* Study text *
As an example, take the perfect headphone in every way, except it has terrible distortion. In that case, no one would rate the overall quality as high. And the linear regression model fails.

And to be clear, we DON'T use that equation in the final version of MDAQS.

Either way, the participants in the auditory tests were primed about what each of the categories represented, so they could comfortably make their judgements (to the best of their ability). And as I recall, all audio samples were scaled to the same loudness, so the effect of level is taken out of their judgement and the audio systems we're playing back at "normal" operating conditions.

2. Have you tried it also with experienced critical listeners and did you have similar subjective results, especially those that can relate the subjective experience to objective facts? Or did they just become the part of the same data to train your DL network? Was there a study to evaluate them separately? I personally, am not the same person I was from only a few years ago and what I would rate positively back than might be a hard fail today.
Yes! In fact, we did have a panel of critical listeners in our study at one point.
And I'm told that they were extremely hesitant to use the 3 dimensions. They wanted many more dimensions to properly evaluate the audio quality.
However, once we strong-armed them into doing the listening test, their scores actually came out very similar to our panel of untrained listeners. They generally had the same ranking and preferences.

* Activity *
According to the forum reply, why did the level of the audio not affect the participants' judgments? Answer in one to three sentences. Rely only on the forum reply above.

* Provided material *
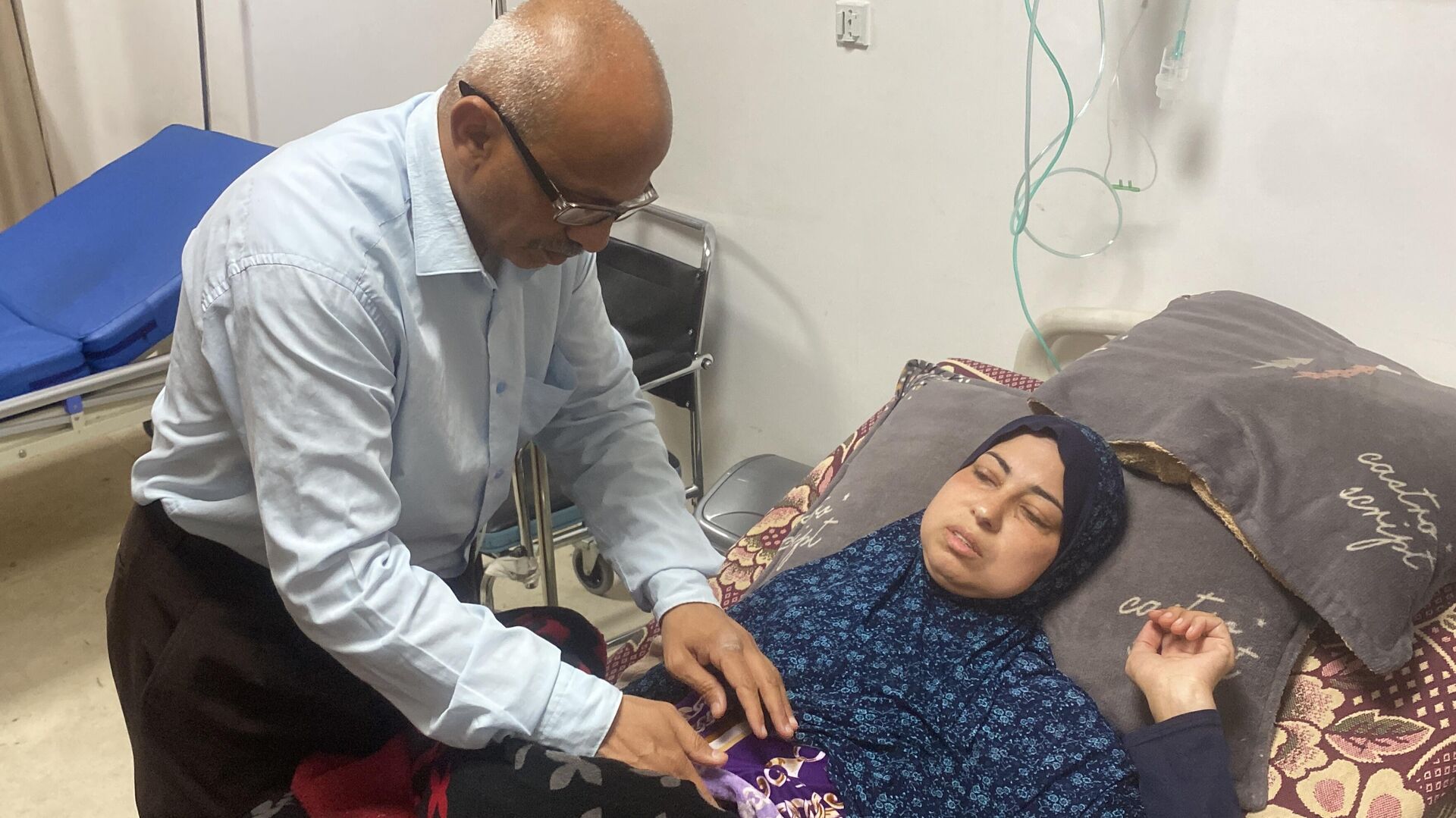 صور تظهر مرضى السرطان في إحدى مستشفيات قطاع غزة صور تظهر مرضى السرطان في إحدى مستشفيات قطاع غزة - سبوتنيك عربي, 1920, 29.04.2025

* Written response *
All audio samples were scaled to the same loudness, so the effect of level was taken out of the participants' judgments.